Are the holdings further articulated within the subject departments? What practice has been developed concerning the arrangement and division of multi-subject works /e.g. inter-disciplinary literature, collections of mixed contents, genera; handbooks etc./? Is duplication allowed, and if so, to what extent? What organizational solutions exist for reducing it?
What are the special management and directional problems generated by the maintenance of subject departments? What kinds of functional conflicts arise from the duality of operating subject/vertical and formal/horizontal departments?
We also had the intention of examining these problems from the point of view of population, the size and the financial means of the central libraries of the communities. Therefore we also asked the libraries a number of general questions. many libraries. We would have liked also to have learnt the library directors' personal views of some strategic problems of subject departmentalization. Unfortunately, only a few of then answered.
The size of responding libraries was defined by 3 factors: city population, the basic area of the library as well as the size of the holdings. The metropolitan central libraries which answered our questionnaire are more strongly represented than in our sample, and we have found that establishing full subject departments in the libraries of smaller cities is relatively rare. /In Slovak and Bulgarian libraries, the maintenance of subject reading rooms was indicated as generally being typical./
The survey also confirmed our expectation that moving into a new, more suitable building, or expanding the basic area has an encouraging effect on establishing subject departments. As regards the application of a subject departmental structure in connection with the basic area available, we can set the lower limit, according to our data, at about 3,000 square metres. /Under this size we generally found one or two departments or reading rooms./
We could not make a comparison between the financial conditions of libraries, nor could we study alternative ways of subject departmentalisation according to budget. However, it became apparent from several replies that the librarians themselves look upon subject departmentalization primarily as a financial question. /Extra costs come from duplication, a larger and more qualified staff, as well as larger buildings and their maintenance./
Judging by the opinion of librarians, we cannot consider establishing subject departments to be an outdated organizational system in the eighties. The main advantages are: a higher level of services, better competence, a more skilled staff and a more rational use of space. On the other hand, the drawbacks are: higher costs, over-specialization /for example, one subject specialist would have difficulty in standing in for a specialist in another subject/, an uneconomical use of staff in connection with this, as well as a too sophisticated structure which results in the readers not easily finding their way around.

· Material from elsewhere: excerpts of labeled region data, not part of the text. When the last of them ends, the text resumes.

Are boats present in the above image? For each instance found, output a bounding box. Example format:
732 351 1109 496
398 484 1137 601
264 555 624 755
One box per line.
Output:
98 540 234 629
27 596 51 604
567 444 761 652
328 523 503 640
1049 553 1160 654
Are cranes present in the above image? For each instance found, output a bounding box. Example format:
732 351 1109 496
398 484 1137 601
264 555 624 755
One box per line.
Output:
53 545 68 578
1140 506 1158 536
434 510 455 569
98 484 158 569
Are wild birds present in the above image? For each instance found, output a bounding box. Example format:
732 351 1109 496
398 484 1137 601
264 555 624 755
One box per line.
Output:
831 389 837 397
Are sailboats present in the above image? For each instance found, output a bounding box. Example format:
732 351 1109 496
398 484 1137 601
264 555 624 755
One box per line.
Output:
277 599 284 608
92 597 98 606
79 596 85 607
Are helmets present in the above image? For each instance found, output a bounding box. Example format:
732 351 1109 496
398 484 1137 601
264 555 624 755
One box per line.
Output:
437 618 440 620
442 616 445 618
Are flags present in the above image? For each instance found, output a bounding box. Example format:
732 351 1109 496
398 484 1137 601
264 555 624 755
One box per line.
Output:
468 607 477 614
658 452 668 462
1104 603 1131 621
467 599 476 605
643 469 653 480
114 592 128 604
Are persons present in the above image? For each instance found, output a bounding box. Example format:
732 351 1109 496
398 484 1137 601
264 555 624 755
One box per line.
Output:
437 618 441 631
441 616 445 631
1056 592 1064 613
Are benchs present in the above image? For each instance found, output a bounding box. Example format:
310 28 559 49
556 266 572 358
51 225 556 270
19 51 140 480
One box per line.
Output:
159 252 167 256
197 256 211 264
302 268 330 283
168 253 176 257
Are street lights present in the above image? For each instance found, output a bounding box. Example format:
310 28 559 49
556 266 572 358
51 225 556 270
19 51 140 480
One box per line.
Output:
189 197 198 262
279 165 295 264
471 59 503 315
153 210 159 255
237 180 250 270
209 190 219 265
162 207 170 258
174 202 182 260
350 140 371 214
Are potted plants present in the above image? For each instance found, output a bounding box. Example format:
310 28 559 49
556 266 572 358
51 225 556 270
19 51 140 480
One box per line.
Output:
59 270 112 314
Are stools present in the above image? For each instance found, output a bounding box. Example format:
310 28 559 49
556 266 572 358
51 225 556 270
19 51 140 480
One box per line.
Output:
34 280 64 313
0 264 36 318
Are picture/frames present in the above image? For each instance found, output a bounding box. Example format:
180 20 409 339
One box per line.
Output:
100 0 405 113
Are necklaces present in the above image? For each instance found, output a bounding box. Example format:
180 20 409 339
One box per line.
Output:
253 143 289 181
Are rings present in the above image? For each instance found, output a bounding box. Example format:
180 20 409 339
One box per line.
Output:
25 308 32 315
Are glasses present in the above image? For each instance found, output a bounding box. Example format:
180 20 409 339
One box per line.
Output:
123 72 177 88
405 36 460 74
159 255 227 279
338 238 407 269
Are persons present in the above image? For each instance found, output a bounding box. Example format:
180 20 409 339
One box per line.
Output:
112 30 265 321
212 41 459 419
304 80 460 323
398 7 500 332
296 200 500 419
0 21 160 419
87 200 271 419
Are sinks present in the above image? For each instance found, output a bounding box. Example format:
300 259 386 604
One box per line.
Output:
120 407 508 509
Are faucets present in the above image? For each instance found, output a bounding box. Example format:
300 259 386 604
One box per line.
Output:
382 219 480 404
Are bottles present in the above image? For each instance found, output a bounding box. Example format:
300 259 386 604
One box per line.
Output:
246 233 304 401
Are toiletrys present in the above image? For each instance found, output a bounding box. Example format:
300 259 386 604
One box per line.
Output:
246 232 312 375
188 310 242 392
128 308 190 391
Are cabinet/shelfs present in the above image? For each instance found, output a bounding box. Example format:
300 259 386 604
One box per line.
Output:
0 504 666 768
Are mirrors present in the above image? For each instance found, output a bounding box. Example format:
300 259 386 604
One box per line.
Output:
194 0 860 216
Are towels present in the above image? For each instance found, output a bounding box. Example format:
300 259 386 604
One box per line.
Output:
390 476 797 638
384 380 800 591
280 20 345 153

In our sample the number of libraries which established their subject departments in one step was small: a gradual, step-by-step development /often over decades/ of the new structure has been indicated as being more typical. Similarly, instead of a reduction in the number of subject departments we have found a tendency towards cautious expansion /also in the case of reading rooms in Bulgaria and Slovakia/.
The demarcation of subject departments showed extreme differences according to libraries, None of them run more than 13 subject departments, although no fewer than 65 distinct subjects appear on the departmental labels. The most common types of subject departments are fine arts, music, the natural and social sciences, technical studies, language, literature, history and, not surprisingly, local studies/history. In certain cases /business, commerce, genealogy, religion, politics etc./, different social backgrounds and divergent practices in the classification and organization of sciences were significantly apparent. Almost inexhaustible combinations occured concerning the actual departmental labels among the above-mentioned 65 subjects. The most frequent combinations, however, are not surprisingly: literature + language, fine arts + music, social science + history, technology + science. In many cases in the respective arrangements, subjective or practical factors seem to dominate over theoretical considerations or characteristics of the users./
It was in relatively few libraries that we found the general library functioning as an independent unit. Where there is one, it undertakes, first of all, the circulation of fiction /often supplemented with some popular non-fiction/.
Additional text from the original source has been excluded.